1871 wurde Schensky als vermutlich unehelicher Sohn des damaligen britischen Gouverneurs auf Helgoland geboren. Nach einer Lehre als Manöverfotograf, die seine sachliche Haltung zum abgebildeten Objekt schärfte, eröffnete Schensky 1890, im Jahr, als die Hochseeinsel von den Briten an das Deutsche Reich übergeben wurde, auf Helgoland ein Atelier und Fotogeschäft und wurde zum kaiserlichen Hoffotografen ernannt. Seine Spezialität aus jenen frühen Tagen waren minutiös malerisch vor dem Objektiv inszenierte Porträts. Ab 1910 widmete sich Schensky vermehrt der „lebendigen“ Fotografie. Obwohl seine Fotos arbeitender Menschen, Fischer und Schiffer, immer noch streng durchkomponiert waren, zeigen sie Ansätze von spontan eingefangener Bewegung, seinen Blick für das Elementare des Augenblicks.
Malerisch und realistisch – Franz Schenskys Blick auf die Helgoländer Brandung
Und für die uninszenierbare Bewegung, der der Fotograf nur auflauern kann.

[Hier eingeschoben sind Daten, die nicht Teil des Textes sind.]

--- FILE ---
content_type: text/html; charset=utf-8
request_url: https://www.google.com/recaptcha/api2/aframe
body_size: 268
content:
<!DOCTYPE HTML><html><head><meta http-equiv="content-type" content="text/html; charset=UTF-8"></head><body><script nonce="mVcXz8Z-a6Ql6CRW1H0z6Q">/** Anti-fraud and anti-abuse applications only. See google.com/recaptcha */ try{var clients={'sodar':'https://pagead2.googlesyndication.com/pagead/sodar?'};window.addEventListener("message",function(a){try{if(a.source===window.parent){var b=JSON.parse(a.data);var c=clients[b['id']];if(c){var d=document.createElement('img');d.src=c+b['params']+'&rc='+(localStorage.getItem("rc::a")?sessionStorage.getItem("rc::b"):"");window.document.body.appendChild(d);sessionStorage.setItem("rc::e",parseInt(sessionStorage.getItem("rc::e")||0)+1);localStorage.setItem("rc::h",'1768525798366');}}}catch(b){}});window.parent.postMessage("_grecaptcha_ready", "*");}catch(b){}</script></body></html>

Bis heute uneingeholt in der Präzision der Abbildung und der Lichtführung sind Schenskys Aufnahmen aus dem 1902 auf Helgoland eröffneten Aquarium, Fotos fliegender Möwen, die bis dahin niemand so „federnah“ eingefangen hatte, und seine Motive der brandenden See. Bei den damaligen fototechnischen Möglichkeiten glichen solche Aufnahmen Zauberei, mit der Schensky schnell weit über den engen Küstenkreis seiner Insel bekannt wurde. Sein Kampf um den richtigen Moment und das richtige Licht brachte Aufnahmen hervor, die noch heute erstaunen und – wie seine Brandungsfotos – zu seiner Zeit noch als kaum bildwürdig galten. Schensky war insofern ein fotografischer Visionär, allerdings abseits von den Avantgarden, die sich in den 10er und 20er Jahren des 20. Jahrhunderts in den europäischen Metropolen bildeten, ihnen aber – unerkannt – ebenbürtig.

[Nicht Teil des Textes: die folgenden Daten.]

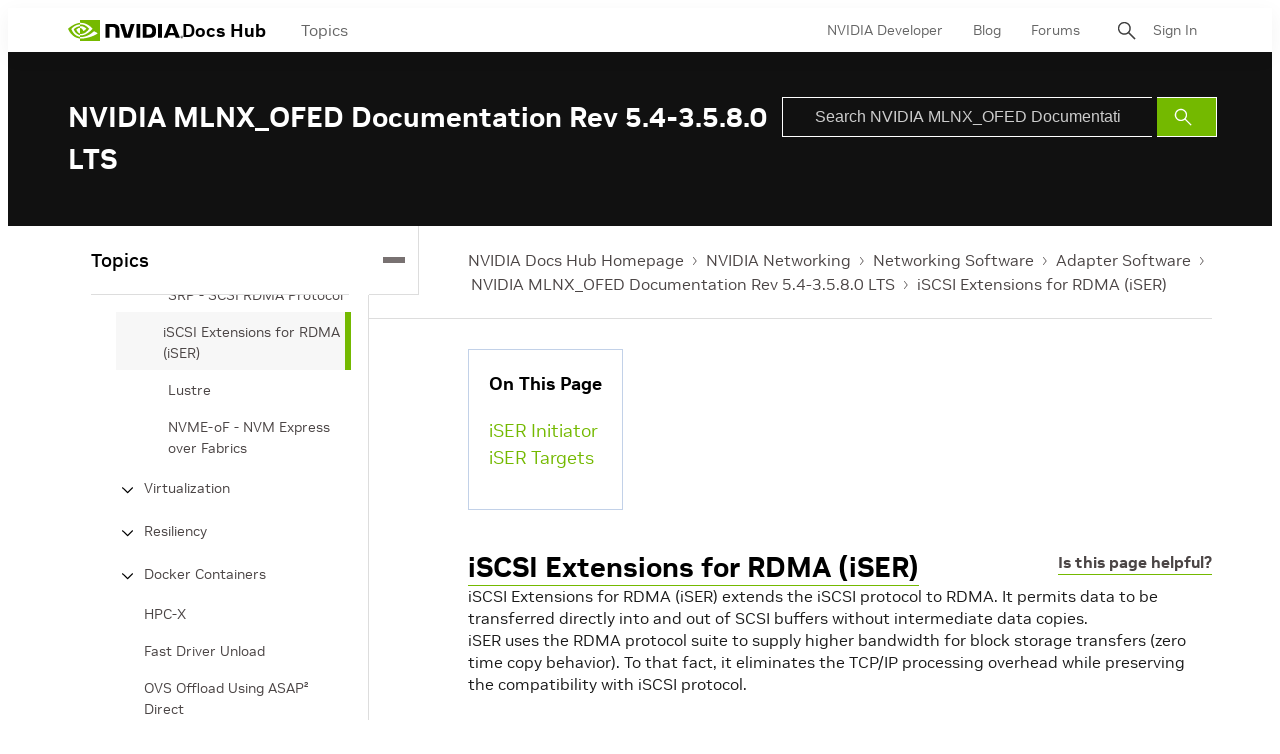

--- FILE ---
content_type: application/x-javascript;charset=utf-8
request_url: https://smetrics.nvidia.com/id?d_visid_ver=5.5.0&d_fieldgroup=A&mcorgid=F207D74D549850760A4C98C6%40AdobeOrg&mid=14513676410313739726963112838390688369&ts=1768657631543
body_size: -41
content:
{"mid":"14513676410313739726963112838390688369"}

--- FILE ---
content_type: application/x-javascript
request_url: https://assets.adobedtm.com/5d4962a43b79/c1061d2c5e7b/44bfcb6d9b52/RCca8d79fb3fbe401fa19af031e12cab92-source.min.js
body_size: 409
content:
// For license information, see `https://assets.adobedtm.com/5d4962a43b79/c1061d2c5e7b/44bfcb6d9b52/RCca8d79fb3fbe401fa19af031e12cab92-source.js`.
_satellite.__registerScript('https://assets.adobedtm.com/5d4962a43b79/c1061d2c5e7b/44bfcb6d9b52/RCca8d79fb3fbe401fa19af031e12cab92-source.min.js', "if(\"undefined\"!=typeof jQuery||\"undefined\"!=typeof $){var runOnce=!0;jQuery(document).on(\"click\",\"input#FirstName\",(function(){if(runOnce){var e=jQuery(this).parents(\"form\").attr(\"id\"),t=\"form:\"+e+\":start:\"+_satellite.getVar(\"pageName\");e&&(s.linkTrackVars=\"eVar10,eVar29,prop29,events\",s.linkTrackEvents=\"event10,event29\",s.events=\"event10,event29\",s.eVar29=e+\":\"+_satellite.getVar(\"pageName\"),s.prop29=s.eVar29,s.eVar10=t,s.tl(this,\"o\",t)),runOnce=!1}})),window.MktoForms2&&MktoForms2.whenReady((function(e){var t=_satellite.cookie.get(\"sc_cmp\"),n=document.querySelector('form input[name*=\"ncid\"]');void 0!==t&&\"\"!=t?n.setAttribute(\"value\",t):document.location.href.indexOf(\"ncid=\")<0&&n.setAttribute(\"value\",\"no-ncid\"),e.onSuccess((function(e){var t=\"mktoform_\"+e.formid;ClickOmniTracki(!0,\"event10,event30\",\"form:\",t+\":success:\")}))}))}");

Ein Großteil von Schenskys Negativen wurde im 2. Weltkrieg vernichtet. Dennoch sind viele Fotos erhalten, weil Schensky sie schon früh als Postkartenserien vermarktete. Ebenso seine lebensnahen Fotografien von der Düne, mit denen er in den 30er und 40er Jahren seinen Lebensunterhalt verdiente. Verdienen musste, denn als Gegner der Nationalsozialisten war Schensky im „Tausendjährigen Reich“ nicht eben wohl gelitten.
Und stellte damit auch seinem Dokumentar eine Falle. Es ist nicht verkehrt, in einem Porträt auch die Lebens- und Geschichtsumstände des Porträtierten zu erzählen. Rösing versinkt dabei jedoch in der Fülle seines Recherchematerials. So verzettelt sich der Film streckenweise nicht nur in der begleitenden Erzählung der Geschichte Helgolands, sondern auch im antifaschistischen Gestus, der sich an Schenskys Leben nur am Rande festmachen lässt. Geradezu grotesk wirkt die Stilisierung Schenskys zum Antifaschisten anhand einiger wenig glaubwürdiger Zeitzeugen, die Rösing vor die Kamera zitiert.
Rösing leistet mit seiner Schensky-Biografie Großes gegen das Vergessen eines Bildkünstlers des Elementaren, verliert sich aber über viele Filmminuten in Material, das besser geschnitten worden wäre, weil es allzu vielsagend nichtssagend ist. Schenskys späte Fotos aus dem Schleswiger „Exil“ zeigen weniger den heimatlos melancholischen Blick, den Rösing evozieren möchte, als vielmehr den ebenso sachlichen wie poetischen eines Fotografen, der es verstand, das Malerische des 19. Jahrhunderts mit dem neuen Element des Medialen zu verbinden. (jm)
„Der Mann in der Brandung“, D 2008, 73 Min. Buch, Regie: Wilhelm Rösing, Kamera: Lars Barthel, Barbara Metzlaff, Schnitt: Maria Hemmleb. Gefördert von der Filmförderung Hamburg Schleswig-Holstein.